Desafios para melhorar o precário saneamento básico brasileiro
Enviada em 18/04/2021
A Constituição Federal de 1988 é um documento que, apesar da recente elaboração, possui representatividade internacional pela sua vanguarda jurídica em garantir um corpo social justo e uma vivência digna a todos os sujeitos em território brasileiro. No entanto, mesmo diante da existência desta estrutura normativa, o problema relacionado ao sistema de saneamento básico ainda persiste no Brasil, demonstrando a limitação prática deste código legal e a necessidade de se combater essa adversidade que acaba por romper com a dignidade e harmonia da sociedade. Sendo assim, torna-se preciso a discussão acerca do tema.
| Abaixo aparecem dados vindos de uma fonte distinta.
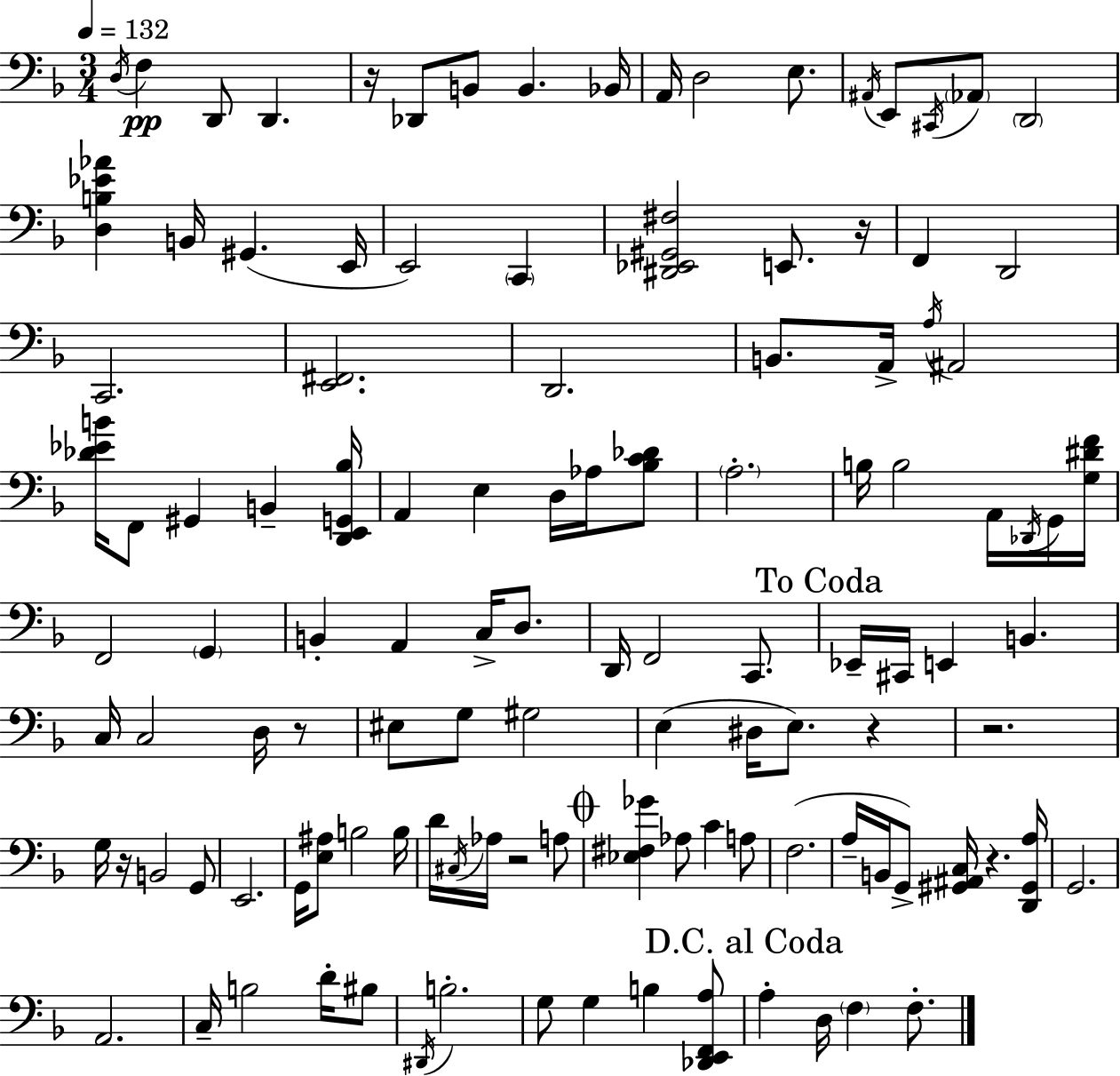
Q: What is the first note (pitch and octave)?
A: D3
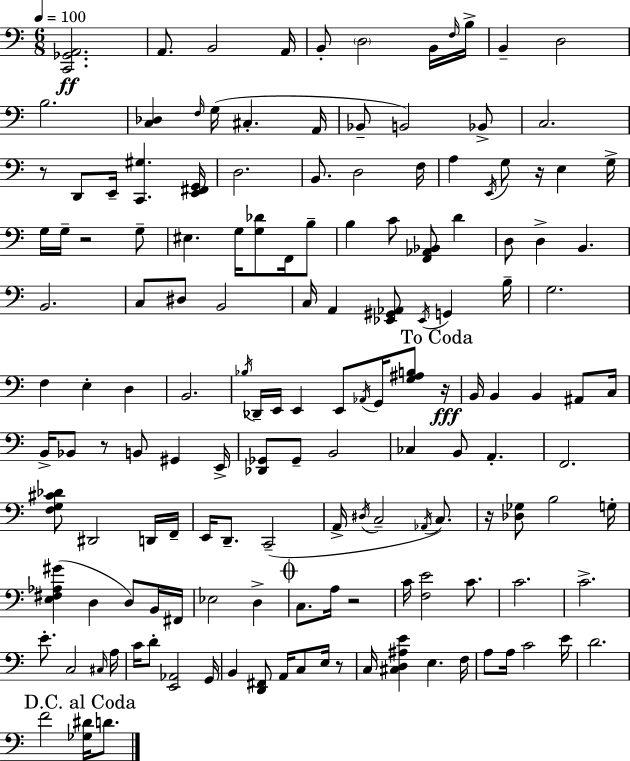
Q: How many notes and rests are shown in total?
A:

Em primeira instância, é essencial ressaltar que de acordo com o Sistema Nacional de Informação sobre Saneamento, apenas 50,3% dos brasileiros têm acesso à coleta de esgoto. Tal dado é extremamente preocupante pois retrata o quanto o Governo é negligente quanto à legislação, não obtendo planejamento e investimento proporcional à demanda necessária para atender toda a população em parcelas relacionadas à coleta de lixo, tratamento de esgoto e acesso à água potável.
Outrossim, pessoas que vivem nestas condições precárias, estão mais expostas a vírus, bactérias e protozoários. Estes locais são favoráveis ao desenvolvimento de doenças graves como a diarreia, hepatite A e verminoses, que por sua vez, são as principais responsáveis pelas internações hospitalares, afetando principalmente a população infantil. De acordo com um estudo feito pelo Instituto Trata Brasil e pela Organização Mundial da Saúde, se 100% da população tivesse acesso à coleta de esgoto haveria uma redução de 74,6 mil internações.
Com base nos fatos apresentados, infere-se que o painel do saneamento básico no Brasil é um impasse. Cabe ao governo federal, juntamente com o Ministério da Saúde, elaborar projetos de planejamento urbano, por meio de destinações de verbas maiores para saneamento básico, com o intuito de fazer um manuseamento mais adequado do sistema de esgoto e diminuir doenças relacionadas a escassez de saneamento básico. Dessa forma, o Governo cumpriria efetivamente os direitos previstos na Constituição Federal, garantindo qualidade de vida à toda comunidade.